By Chrysostomos Tsoufis

Attempting another blow to Russia’s income and the financing of its war machine, the EU imposed another, third embargo from yesterday Sunday, this time on Russian oil refining products such as diesel, kerosene and heating oil. There were previous bans on Russian oil reaching the Old Continent by sea and also through the Druzhba pipeline.

And as it happened with oil, in this case too, ceilings were decided in cooperation with the G7 on the selling price of these products to third countries. $100 for diesel and $45 for lower quality fuels such as heating oil, relatively high prices as the allies’ goal is not to stop Russian quantities but to control them.

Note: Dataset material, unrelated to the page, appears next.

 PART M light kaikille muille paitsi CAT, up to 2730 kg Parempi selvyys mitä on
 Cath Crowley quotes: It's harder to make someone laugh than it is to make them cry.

Knowing that the time of the embargo, which has been announced here for some months, is coming, the Europeans tried to achieve 2 goals at the same time. And to fill their warehouses and reduce their dependence on Russia , just like they did with natural gas. And things imported very large amounts, about 600,000 barrels in December and 450,000 in January, reducing Russia’s share to 27% from 50% before its invasion of Ukraine. Even so, the quantities that they have to replace by securing new suppliers are large. Analysts say Europe will make it. USA, India, Middle Eastern countries like Egypt or even China have already increased their exports to Europe and will probably increase them even more.

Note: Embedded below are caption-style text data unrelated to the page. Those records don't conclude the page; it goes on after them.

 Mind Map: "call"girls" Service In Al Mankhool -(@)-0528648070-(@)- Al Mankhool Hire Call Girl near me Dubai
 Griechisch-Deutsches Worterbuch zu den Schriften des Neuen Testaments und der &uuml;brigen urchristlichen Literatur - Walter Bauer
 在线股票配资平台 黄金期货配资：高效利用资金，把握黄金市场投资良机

It is reasonable, however, that there will be a short period of time required until Europe fully replaces Russian quantities and according to analysts, at least in the short term, there are expected to be some disruptions in supply, even shortages, problems that always cause price increases when they appear.

Things will be even more difficult for the Russians. The oil embargo it costs them according to the announcements of the Commission €160 million per day despite the fact that they immediately found buyers since especially China and India immediately and significantly increased their purchases. With refined products, however, things are different because these 2 Asian giants are big exporters. Turkey, Latin America and Africa already buying larger quantities are not enough to cover the Russian unavailability.

As fate would have it, the Russians will attempt, as they did with oil, to circumvent the sanctions by creating a ghost fleet. Through this they will sell in countries such as Turkey or Morocco which will then resell in Europe.

The first information already speaks of a fleet of 200 tankers of petroleum products, about 7% of the total market that have passed through this part of transport. Of course, as the experts argue, these ships have been made for short journeys – Russia is only 3.4 days away from the ports of North-West Europe – and now they will have to make much longer journeys, increasing both the strain on the ships and the costs.